Film: The Sweet East

 

 

Don’t look for any hidden depths if you go to see The Sweet East.

Just go along for the ride as you follow the beautiful Talia Ryder through a crazy assortment of adventures as she plays a charming but manipulative teenager on the road to New York.

Lillian is a high school student from South Carolina who escapes from her class tour to Washington DC and manages to get by with no phone, no money, no change of clothes and no apparent purpose.

 

 

The film is the work of cinematographer Sean Price Williams, his first as a director, and he and scriptwriter Nick Pinkerton use Lillian’s meandering journey to take a satirical look at the modern world of activism and terrorism.

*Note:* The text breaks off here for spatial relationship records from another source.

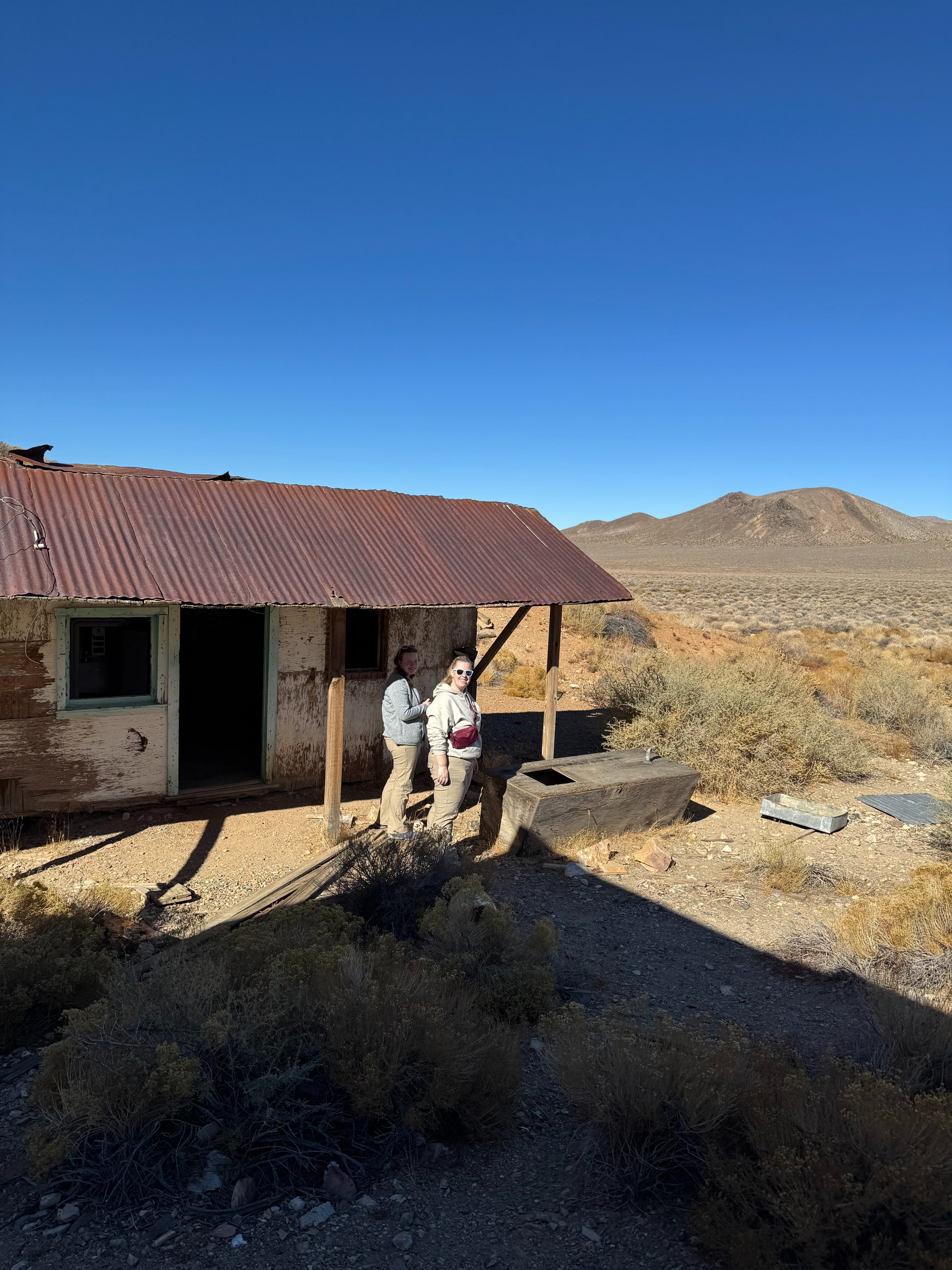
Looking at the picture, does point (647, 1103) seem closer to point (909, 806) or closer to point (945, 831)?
point (945, 831)

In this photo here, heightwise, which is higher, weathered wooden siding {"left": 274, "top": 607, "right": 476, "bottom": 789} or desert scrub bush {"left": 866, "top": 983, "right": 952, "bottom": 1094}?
weathered wooden siding {"left": 274, "top": 607, "right": 476, "bottom": 789}

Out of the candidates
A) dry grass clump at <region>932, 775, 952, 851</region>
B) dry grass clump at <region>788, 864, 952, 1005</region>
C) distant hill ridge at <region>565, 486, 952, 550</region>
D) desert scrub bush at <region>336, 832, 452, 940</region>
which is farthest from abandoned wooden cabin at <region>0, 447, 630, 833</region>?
distant hill ridge at <region>565, 486, 952, 550</region>

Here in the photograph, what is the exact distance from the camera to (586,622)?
62.1 feet

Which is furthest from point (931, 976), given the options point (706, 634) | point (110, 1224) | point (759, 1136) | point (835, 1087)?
point (706, 634)

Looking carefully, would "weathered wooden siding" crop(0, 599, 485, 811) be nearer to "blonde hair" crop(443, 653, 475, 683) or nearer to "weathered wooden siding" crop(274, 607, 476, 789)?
"weathered wooden siding" crop(274, 607, 476, 789)

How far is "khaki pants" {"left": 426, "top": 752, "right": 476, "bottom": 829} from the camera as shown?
6.30 m

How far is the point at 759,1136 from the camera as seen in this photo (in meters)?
2.91

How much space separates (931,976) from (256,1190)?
12.8 ft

Talia Ryder is brilliant at the chameleon Lillian, who shamelessly uses the men who keep coming to her rescue and then dumps them to move on to the next adventure.

We meet political activist Caleb (Earl Cave), who takes her along to a protest, only to find that he and his friends have the wrong location.

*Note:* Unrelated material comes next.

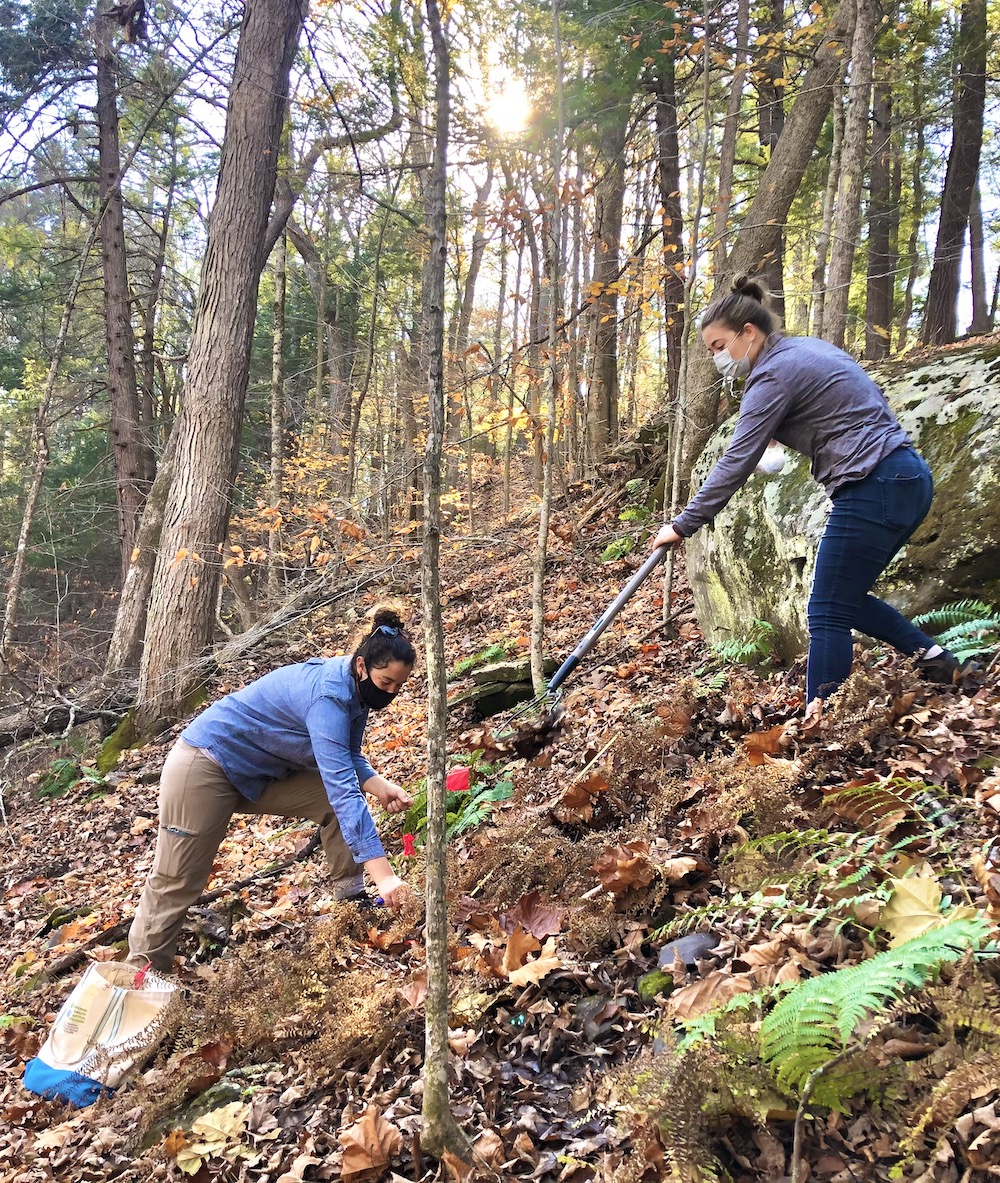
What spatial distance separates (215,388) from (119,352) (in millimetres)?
5490

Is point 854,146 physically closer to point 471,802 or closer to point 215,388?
point 471,802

There she meets Lawrence (Simon Rex), a university professor and Nazi sympathiser, who takes her home, wraps her in an eiderdown embroidered with swastikas and watches only silent movies.

 

 

She persuades him to take her to New York, where she abandons him at the first opportunity.

In the street she encounters an irresistable pair of film-makers (Ayo Edebiri and Jeremy O. Harris), who audition her for a starring role.

The film shoot is disrupted by a gang of armed skinheads who open fire on all and sundry. Lillian, of course, is rescued, and ends up in an Islamic community.

It’s all a bit like an Alice In Wonderland fairytale – often confusing, sometimes amusing, with beautiful cinematography.

The Sweet East opens on Thursday, May 16, at Luna Leederville.